What is expected:
Once you reach the line containing "interacting: 0%" in the data below, restate each line word for word up to and including the one containing "label granularity: sequence-level".

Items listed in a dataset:
──────────

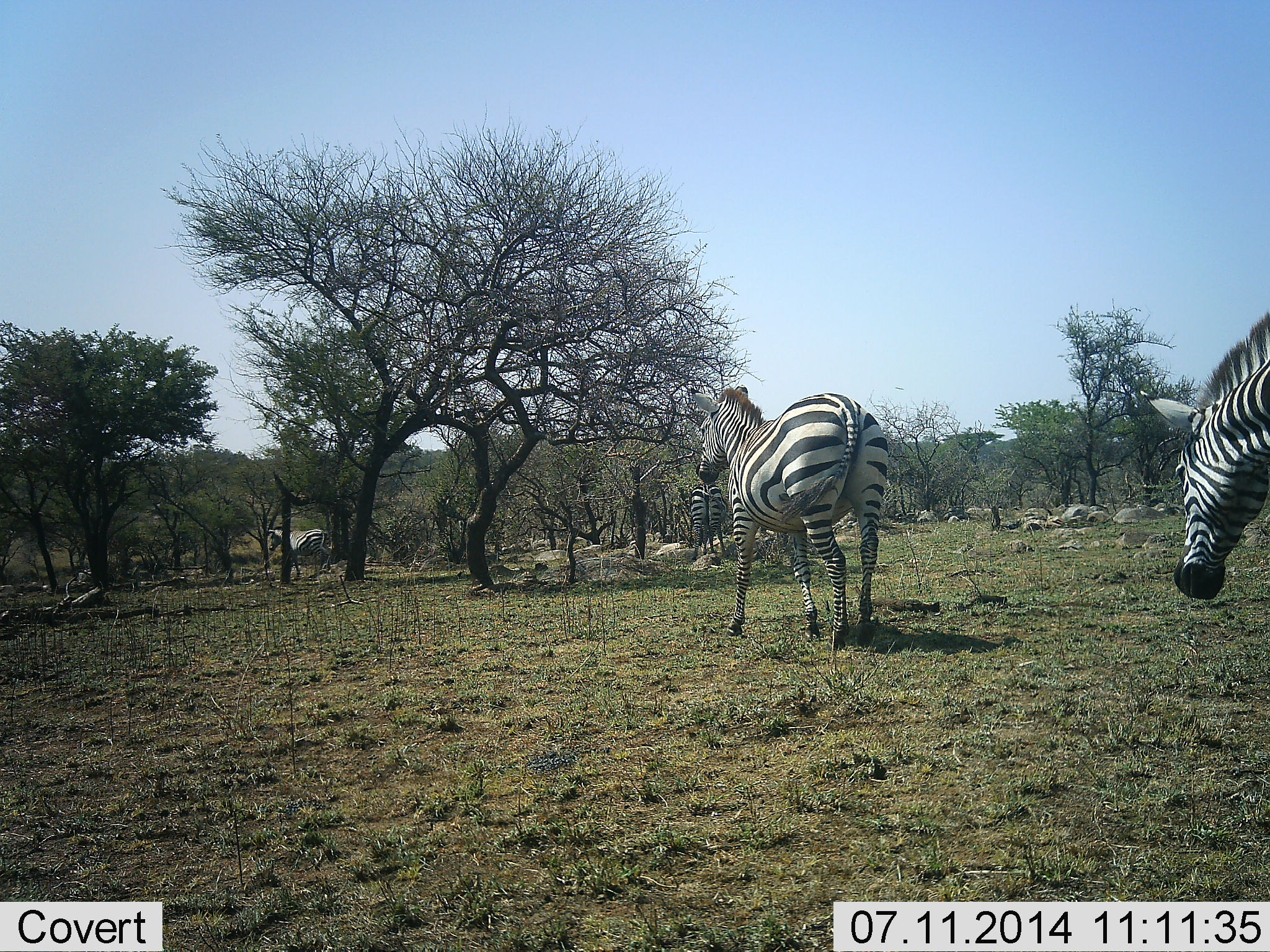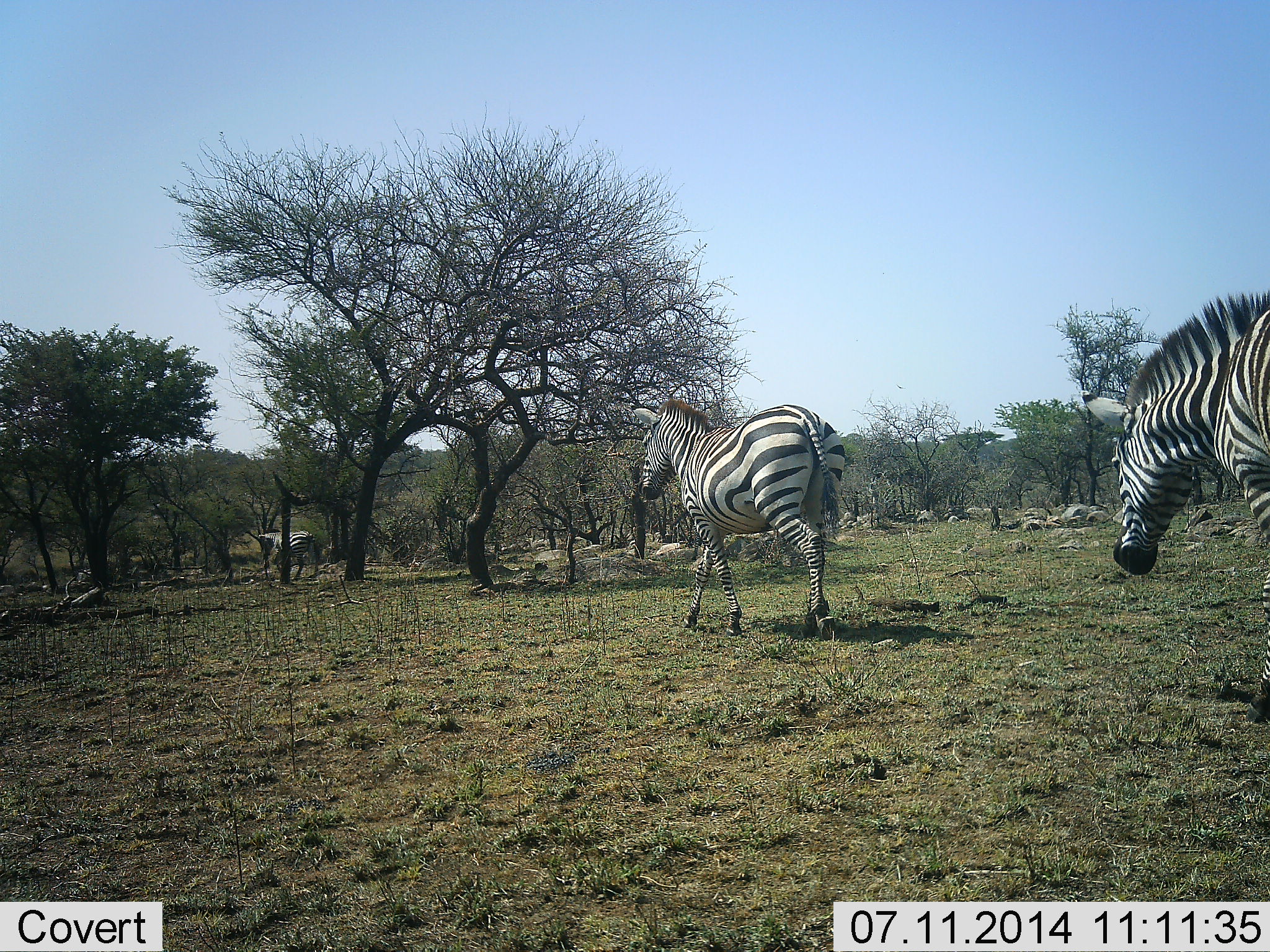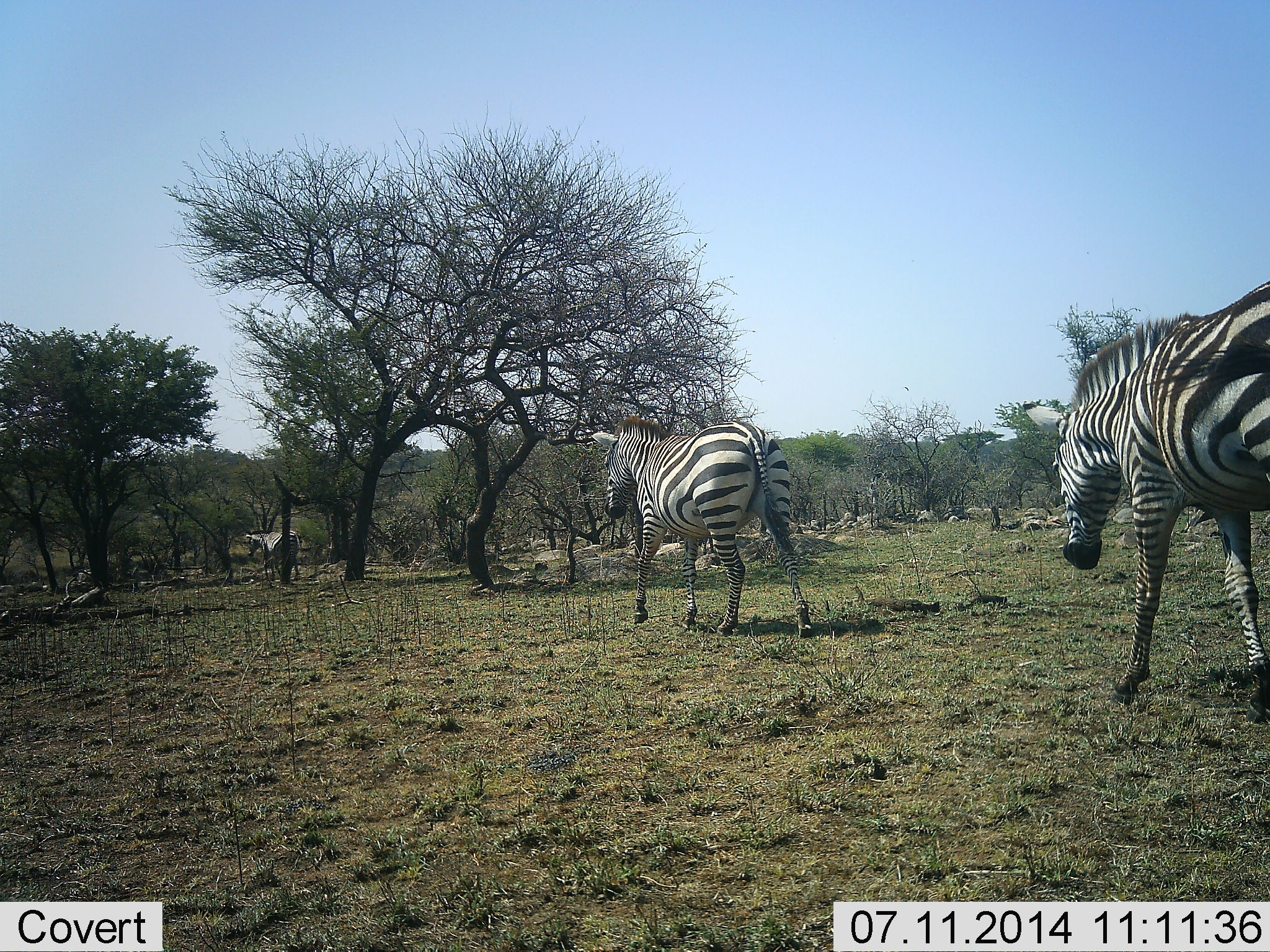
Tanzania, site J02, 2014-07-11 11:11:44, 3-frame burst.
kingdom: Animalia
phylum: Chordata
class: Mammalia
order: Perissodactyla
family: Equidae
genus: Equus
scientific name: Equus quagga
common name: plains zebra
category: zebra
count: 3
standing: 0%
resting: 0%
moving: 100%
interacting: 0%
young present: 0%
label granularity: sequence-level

──────────

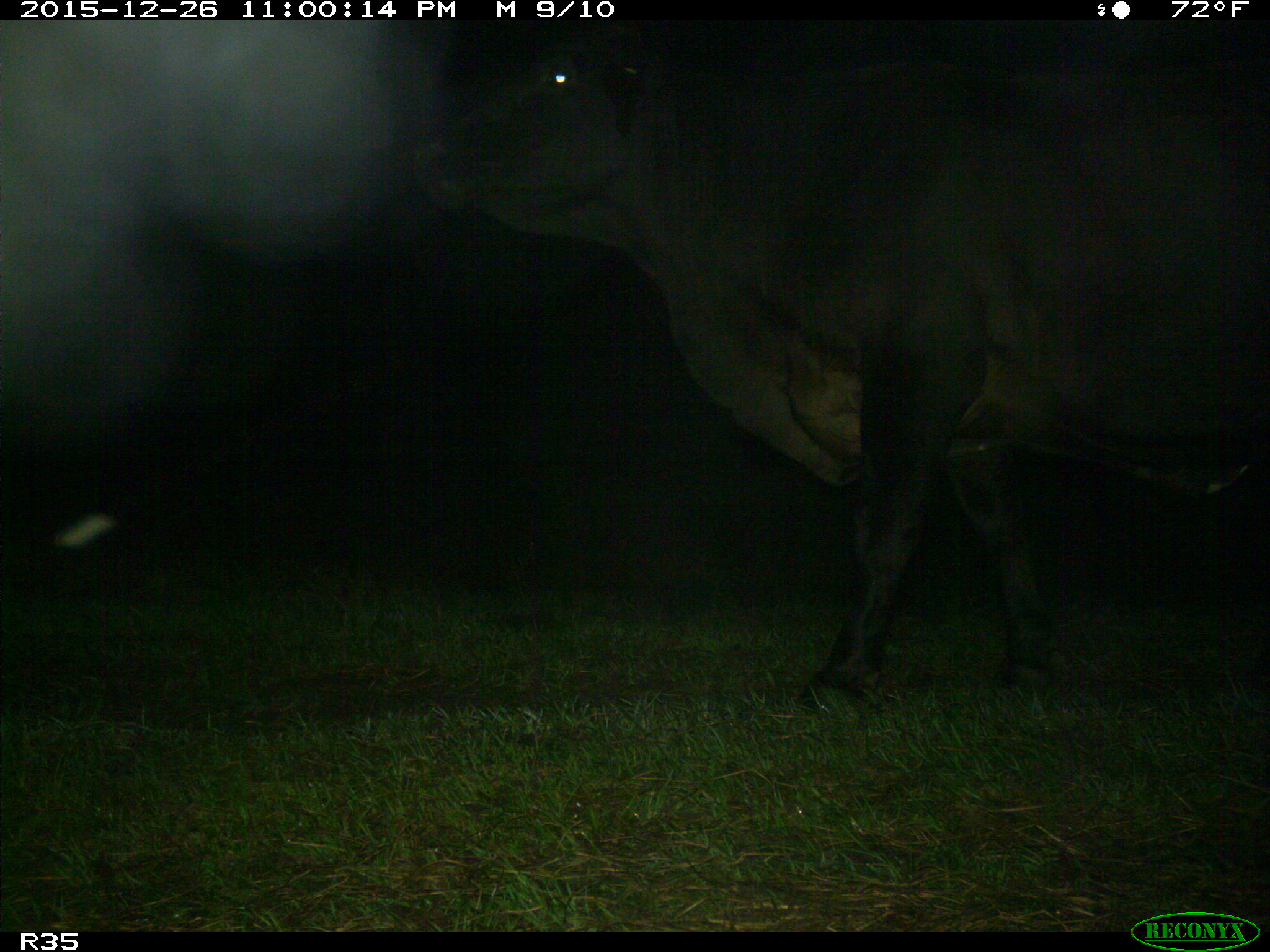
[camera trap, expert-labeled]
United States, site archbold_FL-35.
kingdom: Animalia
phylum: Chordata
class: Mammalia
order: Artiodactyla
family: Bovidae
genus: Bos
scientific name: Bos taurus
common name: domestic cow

──────────

Finished task:
interacting: 0%
young present: 0%
label granularity: sequence-level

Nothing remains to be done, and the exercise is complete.